--- Start ---
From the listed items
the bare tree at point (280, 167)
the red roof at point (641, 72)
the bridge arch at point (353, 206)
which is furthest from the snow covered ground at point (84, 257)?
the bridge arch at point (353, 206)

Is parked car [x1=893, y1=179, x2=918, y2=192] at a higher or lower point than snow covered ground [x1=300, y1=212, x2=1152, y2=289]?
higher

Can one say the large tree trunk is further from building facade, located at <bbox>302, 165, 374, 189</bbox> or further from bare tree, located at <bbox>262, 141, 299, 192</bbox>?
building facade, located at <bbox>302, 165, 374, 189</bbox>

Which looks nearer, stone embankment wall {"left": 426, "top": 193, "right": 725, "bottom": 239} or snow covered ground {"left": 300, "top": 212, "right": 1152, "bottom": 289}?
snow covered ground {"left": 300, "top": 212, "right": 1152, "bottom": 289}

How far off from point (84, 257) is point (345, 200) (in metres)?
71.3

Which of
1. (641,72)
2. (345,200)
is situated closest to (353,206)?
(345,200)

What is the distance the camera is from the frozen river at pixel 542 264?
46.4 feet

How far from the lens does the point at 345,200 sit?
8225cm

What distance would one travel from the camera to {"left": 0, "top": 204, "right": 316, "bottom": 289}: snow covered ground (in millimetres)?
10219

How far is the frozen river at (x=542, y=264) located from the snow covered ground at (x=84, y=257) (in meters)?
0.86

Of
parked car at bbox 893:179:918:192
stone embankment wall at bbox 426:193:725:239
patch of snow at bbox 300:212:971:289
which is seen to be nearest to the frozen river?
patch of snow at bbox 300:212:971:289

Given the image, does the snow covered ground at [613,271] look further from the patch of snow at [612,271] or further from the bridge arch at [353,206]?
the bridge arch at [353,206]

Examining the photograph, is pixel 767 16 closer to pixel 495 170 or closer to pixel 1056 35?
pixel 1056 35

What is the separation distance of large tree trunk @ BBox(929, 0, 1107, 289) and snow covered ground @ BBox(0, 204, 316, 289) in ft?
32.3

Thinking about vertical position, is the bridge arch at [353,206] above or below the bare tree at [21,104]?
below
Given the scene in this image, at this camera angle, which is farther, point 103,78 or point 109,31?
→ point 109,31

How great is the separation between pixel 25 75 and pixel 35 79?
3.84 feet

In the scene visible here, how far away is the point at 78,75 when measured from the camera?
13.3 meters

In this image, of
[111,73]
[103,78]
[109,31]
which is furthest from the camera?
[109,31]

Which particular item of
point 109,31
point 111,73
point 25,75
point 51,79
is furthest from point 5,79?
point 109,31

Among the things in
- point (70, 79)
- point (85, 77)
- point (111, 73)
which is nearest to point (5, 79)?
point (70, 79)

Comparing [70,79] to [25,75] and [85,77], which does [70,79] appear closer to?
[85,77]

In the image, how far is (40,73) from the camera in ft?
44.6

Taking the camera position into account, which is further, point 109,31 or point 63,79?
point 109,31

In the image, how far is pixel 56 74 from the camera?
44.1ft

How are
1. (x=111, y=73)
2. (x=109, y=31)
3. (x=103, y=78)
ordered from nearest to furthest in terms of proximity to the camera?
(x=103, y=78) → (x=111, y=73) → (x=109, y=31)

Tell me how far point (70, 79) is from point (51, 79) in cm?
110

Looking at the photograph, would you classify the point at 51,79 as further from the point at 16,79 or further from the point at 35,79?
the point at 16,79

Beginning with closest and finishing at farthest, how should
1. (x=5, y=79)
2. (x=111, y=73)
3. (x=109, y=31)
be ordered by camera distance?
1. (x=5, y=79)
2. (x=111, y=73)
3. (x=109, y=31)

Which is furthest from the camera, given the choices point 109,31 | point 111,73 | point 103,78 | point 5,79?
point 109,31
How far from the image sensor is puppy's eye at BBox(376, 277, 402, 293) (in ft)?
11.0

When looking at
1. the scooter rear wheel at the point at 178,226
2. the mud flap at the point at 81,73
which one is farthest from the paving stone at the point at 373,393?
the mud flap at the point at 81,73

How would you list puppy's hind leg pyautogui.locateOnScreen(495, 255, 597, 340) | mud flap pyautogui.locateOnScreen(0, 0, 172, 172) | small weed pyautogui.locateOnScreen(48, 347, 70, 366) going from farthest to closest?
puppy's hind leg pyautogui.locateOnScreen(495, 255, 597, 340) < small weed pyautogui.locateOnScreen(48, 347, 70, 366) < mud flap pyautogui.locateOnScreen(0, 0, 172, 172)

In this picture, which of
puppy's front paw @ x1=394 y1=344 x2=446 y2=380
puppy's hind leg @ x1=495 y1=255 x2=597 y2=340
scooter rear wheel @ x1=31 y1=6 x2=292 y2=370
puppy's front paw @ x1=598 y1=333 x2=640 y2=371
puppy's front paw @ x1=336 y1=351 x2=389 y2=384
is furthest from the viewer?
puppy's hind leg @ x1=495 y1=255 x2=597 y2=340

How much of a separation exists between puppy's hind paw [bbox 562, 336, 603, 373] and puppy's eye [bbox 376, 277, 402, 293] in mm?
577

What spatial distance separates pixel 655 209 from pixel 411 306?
--- End ---
» TASK GOAL:
Reproduce the material above with every "frozen river" switched to "iced-over river" and nothing else changed.

» PROBLEM SOLUTION:
From the listed items
the bare tree at point (280, 167)
the red roof at point (641, 72)
the bridge arch at point (353, 206)
which is furthest from the snow covered ground at point (84, 257)?
the bridge arch at point (353, 206)

Is parked car [x1=893, y1=179, x2=918, y2=192] at a higher or lower point than snow covered ground [x1=300, y1=212, x2=1152, y2=289]?
higher

Can one say the large tree trunk is further from building facade, located at <bbox>302, 165, 374, 189</bbox> or further from bare tree, located at <bbox>262, 141, 299, 192</bbox>?
building facade, located at <bbox>302, 165, 374, 189</bbox>

Which looks nearer, stone embankment wall {"left": 426, "top": 193, "right": 725, "bottom": 239} or snow covered ground {"left": 300, "top": 212, "right": 1152, "bottom": 289}?
snow covered ground {"left": 300, "top": 212, "right": 1152, "bottom": 289}

How far off from point (84, 257) is point (345, 200) (in metres)?
71.3

Which of
1. (641,72)
2. (345,200)
is situated closest to (353,206)?
(345,200)

What is the distance the camera is from the iced-over river at pixel 542 264?
46.4 feet

How far from the lens does the point at 345,200 sit?
8225cm

What distance would one travel from the camera to {"left": 0, "top": 204, "right": 316, "bottom": 289}: snow covered ground (in millimetres)?
10219

How far is the iced-over river at (x=542, y=264) located from the snow covered ground at (x=84, y=257) (in meters)?
0.86

Of
parked car at bbox 893:179:918:192
stone embankment wall at bbox 426:193:725:239
patch of snow at bbox 300:212:971:289
which is seen to be nearest to the iced-over river?
patch of snow at bbox 300:212:971:289

Given the image, does the snow covered ground at [613,271] look further from the patch of snow at [612,271] or further from the bridge arch at [353,206]?
the bridge arch at [353,206]

Examining the photograph, is pixel 767 16 closer to pixel 495 170 or closer to pixel 1056 35?
pixel 1056 35

What is the separation distance of large tree trunk @ BBox(929, 0, 1107, 289) and snow covered ground @ BBox(0, 204, 316, 289) in ft?
32.3

Thinking about vertical position, is the bridge arch at [353,206] above or below the bare tree at [21,104]?
below
Given the scene in this image, at this camera angle, which is farther, point 103,78 or point 109,31?
→ point 109,31

How great is the separation between pixel 25 75 and pixel 35 79?
3.84 feet

In the scene visible here, how far away is the point at 78,75 when measured from the camera?
13.3 meters

In this image, of
[111,73]
[103,78]
[109,31]
which is furthest from the camera?
[109,31]

Which particular item of
point 109,31
point 111,73
point 25,75
point 51,79
is furthest from point 5,79?
point 109,31

Among the things in
- point (70, 79)
- point (85, 77)
- point (111, 73)
which is nearest to point (5, 79)?
point (70, 79)

Comparing [70,79] to [25,75] and [85,77], which does [70,79] appear closer to?
[85,77]

In the image, how far is (40,73) from the camera in ft?
44.6

Taking the camera position into account, which is further, point 109,31 or point 63,79?
point 109,31

In the image, how far is pixel 56 74 from the camera?
44.1ft

How are
1. (x=111, y=73)
2. (x=109, y=31)
3. (x=103, y=78)
ordered from nearest to furthest in terms of proximity to the camera?
(x=103, y=78) → (x=111, y=73) → (x=109, y=31)

Tell me how far point (70, 79) is from point (51, 79) in cm?
110

Looking at the photograph, would you classify the point at 51,79 as further from the point at 16,79 or further from the point at 35,79?
the point at 16,79

Beginning with closest and finishing at farthest, how should
1. (x=5, y=79)
2. (x=111, y=73)
3. (x=109, y=31)
be ordered by camera distance?
1. (x=5, y=79)
2. (x=111, y=73)
3. (x=109, y=31)

Which is furthest from the camera, given the choices point 109,31 | point 111,73 | point 103,78 | point 5,79?
point 109,31
How far from the image sensor is puppy's eye at BBox(376, 277, 402, 293) (in ft)?
11.0

When looking at
1. the scooter rear wheel at the point at 178,226
2. the mud flap at the point at 81,73
which one is farthest from the paving stone at the point at 373,393?
the mud flap at the point at 81,73

How would you list puppy's hind leg pyautogui.locateOnScreen(495, 255, 597, 340) | mud flap pyautogui.locateOnScreen(0, 0, 172, 172) | small weed pyautogui.locateOnScreen(48, 347, 70, 366) going from farthest to closest?
puppy's hind leg pyautogui.locateOnScreen(495, 255, 597, 340) < small weed pyautogui.locateOnScreen(48, 347, 70, 366) < mud flap pyautogui.locateOnScreen(0, 0, 172, 172)

In this picture, which of
puppy's front paw @ x1=394 y1=344 x2=446 y2=380
puppy's hind leg @ x1=495 y1=255 x2=597 y2=340
scooter rear wheel @ x1=31 y1=6 x2=292 y2=370
puppy's front paw @ x1=598 y1=333 x2=640 y2=371
puppy's front paw @ x1=336 y1=351 x2=389 y2=384
is furthest from the viewer?
puppy's hind leg @ x1=495 y1=255 x2=597 y2=340

How much of a separation exists between puppy's hind paw [bbox 562, 336, 603, 373] and puppy's eye [bbox 376, 277, 402, 293] in mm?
577

What spatial distance separates pixel 655 209 from pixel 411 306?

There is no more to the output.